Sunday, November 26, 2006

Catch them being good

I was the lead teacher at the Center for one and half years. With the help of an assistant teacher, everyday from Monday to Friday, we taught six children with Down syndrome. The children ages range from 4 to 9 years old. Since there were “only” six children in the classroom, we pretty much have the classroom under tight behavior control. There were unwritten rules and routines to everything that went on in the classroom. Some days, things went well in the class. Other days, I spent the entire journey home from the Center wondering what I did wrong or what I could have done differently. It was tough making sure that the students behaved appropriately in class:
a) Ensuring that they did not roll around on the floor when they should be sitting on a chair,
b) Ensuring that the students were lined up properly before going to the restroom to wash their hands before and after snack time,
c) Ensuring that they did not snatch one another’s snack,
d) Ensuring that they did not push or hit one another,
e) Ensuring that they shared the toys,
f) Ensuring a multitude of other things.

Looking back, I realized I had absolutely no training in classroom management. The classroom was under control because it was relatively small. I would also liked to believe that I built up a rapport with my students. And it was this rapport that smoothed things out in the classroom. I hoped it was because I gave them plenty of attention, so that they did not have to resort to problem behaviors to gain my attention. I hoped it was because the activities in the class were fun, so they did not have to resort to problem behaviors to escape the activities.

Even so, now that I know a little more, there are many things I could have done differently. However, if there is one intervention that I wish I had put in place at the Center, it is school-wide positive behavior support (SWPBS).

SWPBS emphasizes a proactive approach to school discipline and supporting students in schools. The SWPBS practices that I would have liked to implement at the Center are:

1) Define schoolwide behavioral expectations

I never explicitly taught my students what the expected behaviors were in the classroom. When they misbehaved, I would tell them what they did wrong. When they behaved appropriately, I may occasionally praise them. My expectations were for them behave appropriately in class. I just assumed that they knew my expectations, but I never told them what the appropriate behaviors were.

SWPBS recommends that behavioral expectations be written and posted throughout the school. The behavioral expectations should also be written in the positively. For example, Be Safe, Be Respectful, Be Responsible. The children are then taught these three expectations and to memorized them.

2) Teach the behavioral expectations

In terms of teaching appropriate social skills, I failed miserably.

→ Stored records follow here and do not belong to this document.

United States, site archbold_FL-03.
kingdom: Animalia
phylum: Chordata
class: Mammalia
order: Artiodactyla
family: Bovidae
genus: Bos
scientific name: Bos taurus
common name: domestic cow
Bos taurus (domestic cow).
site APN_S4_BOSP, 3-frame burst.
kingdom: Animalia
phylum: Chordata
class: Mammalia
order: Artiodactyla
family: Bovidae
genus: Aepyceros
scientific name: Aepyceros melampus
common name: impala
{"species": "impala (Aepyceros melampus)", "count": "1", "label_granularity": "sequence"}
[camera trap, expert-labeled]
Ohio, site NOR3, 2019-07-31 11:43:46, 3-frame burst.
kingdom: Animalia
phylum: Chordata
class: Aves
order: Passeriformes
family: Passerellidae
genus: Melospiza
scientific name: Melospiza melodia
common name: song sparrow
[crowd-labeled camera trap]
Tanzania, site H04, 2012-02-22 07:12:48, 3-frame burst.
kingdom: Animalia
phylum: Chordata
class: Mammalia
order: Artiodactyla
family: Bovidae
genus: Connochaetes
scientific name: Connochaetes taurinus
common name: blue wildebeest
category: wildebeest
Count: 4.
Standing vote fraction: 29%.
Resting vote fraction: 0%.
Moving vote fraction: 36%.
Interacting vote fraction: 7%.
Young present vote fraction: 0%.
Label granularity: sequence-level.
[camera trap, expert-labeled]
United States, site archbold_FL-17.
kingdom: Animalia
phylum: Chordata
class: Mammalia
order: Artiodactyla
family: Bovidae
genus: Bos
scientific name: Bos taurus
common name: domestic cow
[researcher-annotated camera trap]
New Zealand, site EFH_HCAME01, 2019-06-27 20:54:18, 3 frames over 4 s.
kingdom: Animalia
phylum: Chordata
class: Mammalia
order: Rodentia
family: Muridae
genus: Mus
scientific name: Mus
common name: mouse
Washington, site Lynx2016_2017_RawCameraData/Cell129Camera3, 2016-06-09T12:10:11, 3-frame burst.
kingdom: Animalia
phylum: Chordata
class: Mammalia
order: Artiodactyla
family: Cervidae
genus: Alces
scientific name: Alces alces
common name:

It is probably because I had no idea how to teach social skills. It always seemed to me that children learn social skills by observing the adults around them. This may be true, but some children require more concrete instruction and practice to learn these skills.

With the three behavioral expectations, the children are then taught the behavioral expectations in different settings in the school. For example, Be Responsible in the classroom may be putting shoes and bags in the proper place, while Be Responsible in the restroom may be turning off the tap.

3) Monitor and encourage performance of expected behaviors

As for praising my students for behaving appropriately, I doubt I did enough of that. Just like most teachers, I probably paid more attention to inappropriate behavior, and did not catch my students behaving appropriately.

After teaching the students the behavioral expectations and modeling to them what each expectation looked like in different setting, I would also liked to implement a chart on the wall to monitor the students’ behaviors. For example, a student will earn a sticker for putting his/her shoes away. There will be a list of appropriate behaviors that will earn stickers. At the end of the day, the stickers will be added up for a bigger reward (e.g., snacks, extra play time, good behavior certificates, etc).

There is a lot of work involved in implementing SWPBS, but once it is in placed, the school environment is much more positive and pleasant. In many ways, it is the teachers’ behaviors that change in SWPBS. Teachers are required to start noticing and praising students being good. This may be harder to do then one might think. Often times it is easier to criticize then to praise.

Buzzword for this intervention:
Schoolwide Positive Behavior Support (SWPBS)

Saturday, November 18, 2006

Fighting over food

Kit was a 5-year-old child with autism who went to the House. Kit was very picky about food, due in part to the nature of autism (where change can be difficult) and the fact that Kit’s mom was a Japanese and he grew up eating Japanese-style food and not to the usual Malaysian fare. When unusual food was placed before him, Kit would throw a major temper tantrum. The House was insistent that Kit learned to eat various types of food. So during lunch, another teacher would be in charge of making sure Kit ate what was set before him. Since his mom usually packed lunch for him, usually Kit would have no problems with his food. However, when he sensed that something was not right with his food, he would throw a major tantrum. Because of the House’s policy, many times a piece of the undesired food was placed in his mouth, Kit would refuse to eat and swallow it but the teacher would not allow Kit to spit it out. The battle over that one piece of food would last through lunch and sometimes till afternoon lessons began. Kit would continue to hold that piece of food during lessons, and of course, he could not concentrate on his lessons at all during those times.

These food fights were happening too often. It was a very stressful time for both teachers and students. In the end, both parties lost. Precious time was spent on fighting a losing battle. Kit’s tantrums during meal times did not decrease, many a times, afternoon lessons were unfruitful, and teachers were very stressed out.

Kit’s parents had experienced times when they went out to a restaurant for dinner together, and Kit would freak out when some strange food was brought to their table. That caused tremendous embarassment to his parents and his parents were very reluctant to bring Kit out for meals together. So I do understand the House for trying to get Kit to eat as many different types of food as possible, but there is a better solution.

What would I do differently now?

Kit was a strong and healthy boy for his age. He was not malnourished, in fact, he was taller than most kids his age. Most people have some type of food that they absolutely hate, and no form of praise or force could make them eat it. And that is OK. So Kit is entitled to reject foods that he does not want (since his health has not been affected by his choices) and the teachers have no right to force him to eat anything.

Even without a functional behavioral assessment, it was obvious that Kit’s temper tantrums, both in the House and the restaurants, had an escape function. He was using his temper tantrums to avoid having to eat the undesired food items. So Kit should be taught a more appropriate and efficient form of escape. He could be taught to indicate that he did not want something, by either shaking his head or maybe by pushing the undesired food to the side. Since nutrition was not a problem here, the parents and teachers would have to respect Kit’s wishes and not force it down his throat. When Kit learns to communicate his wishes appropriately, and when the adults learn to listen and respect his wishes, I am sure meal times would be more pleasant for everyone.

I have learned since then to carefully pick and only fight battles that I know I can win (Sun Tzu’s Art of War), and fighting over food is a losing battle. Ultimately, it is his mouth and his decision to swallow the food. And as a teacher, you can only go so far as to persuade a child to do that, anything more would be abusive.